Bronchiectasis is characterised by a persistent productive cough. The sputum will frequently be purulent and of large quantity. Haemoptysis is encountered in 50-70% of patients. In some cases the haemoptysis will be massive and on rare occasions fatal. If the bronchiectasis is widespread dyspnoea will result from the loss of communication between the bronchiectatic airways and the alveoli and from the destruction of lung tissue.

Halitosis may occur.

Clubbing can develop in a variety of chronic intrathoracic conditions and bronchiectasis is no exception; clubbing is found in approximately 30% of patients.

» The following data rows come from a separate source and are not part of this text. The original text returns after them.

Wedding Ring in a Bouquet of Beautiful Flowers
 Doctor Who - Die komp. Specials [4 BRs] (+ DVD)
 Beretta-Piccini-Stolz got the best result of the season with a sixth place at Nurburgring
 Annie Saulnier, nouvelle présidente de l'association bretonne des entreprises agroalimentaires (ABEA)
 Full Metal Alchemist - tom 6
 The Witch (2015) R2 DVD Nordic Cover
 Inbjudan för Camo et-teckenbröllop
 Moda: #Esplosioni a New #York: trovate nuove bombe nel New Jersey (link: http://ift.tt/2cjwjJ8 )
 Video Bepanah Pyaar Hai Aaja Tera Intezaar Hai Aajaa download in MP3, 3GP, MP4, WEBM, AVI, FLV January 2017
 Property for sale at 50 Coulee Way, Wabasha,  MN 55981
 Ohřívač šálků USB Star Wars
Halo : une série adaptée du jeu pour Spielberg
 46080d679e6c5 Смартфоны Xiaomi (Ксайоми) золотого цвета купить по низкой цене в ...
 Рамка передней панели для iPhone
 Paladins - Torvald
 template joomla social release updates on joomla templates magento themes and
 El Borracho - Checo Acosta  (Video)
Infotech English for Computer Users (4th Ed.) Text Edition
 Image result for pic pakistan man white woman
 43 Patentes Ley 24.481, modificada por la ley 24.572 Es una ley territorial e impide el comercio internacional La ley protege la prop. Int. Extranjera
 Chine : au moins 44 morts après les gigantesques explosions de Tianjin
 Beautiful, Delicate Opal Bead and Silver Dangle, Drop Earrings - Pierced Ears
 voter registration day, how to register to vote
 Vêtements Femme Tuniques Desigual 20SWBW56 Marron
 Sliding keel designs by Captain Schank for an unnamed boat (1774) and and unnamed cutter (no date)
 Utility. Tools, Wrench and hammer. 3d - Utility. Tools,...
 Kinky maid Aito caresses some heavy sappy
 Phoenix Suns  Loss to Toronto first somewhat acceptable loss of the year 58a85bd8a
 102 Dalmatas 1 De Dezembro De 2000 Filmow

In severe, widespread disease the alterations to the pulmonary vasculature can produce pulmonary hypertension and right heart failure.

Rarely, amyloidosis or brain abscesses can develop.

Examination of an affected part of the lung discloses crackles and wheeze.

Investigations

A high resolution CT scan of the chest should permit the diagnosis to be confirmed Other investigations will concentrate on trying to determine the aetiology of the bronchiectasis. Lung function tests tend to disclose an obstructive pattern of disease.

During an infective exacerbation sputum culture is important to determine the organism and its antibiotic sensitivities.

Treatment

The underlying cause should be treated if possible, although this will usually only stop the progression of the disease.

Physiotherapy and postural drainage of the lungs can help to reduce the chances of infection. Localised disease may be amenable to surgery.

Infection is treated as for pneumonia and as appropriate for the causative organism. The course of antibiotics may needed to be longer than for pneumonia in general.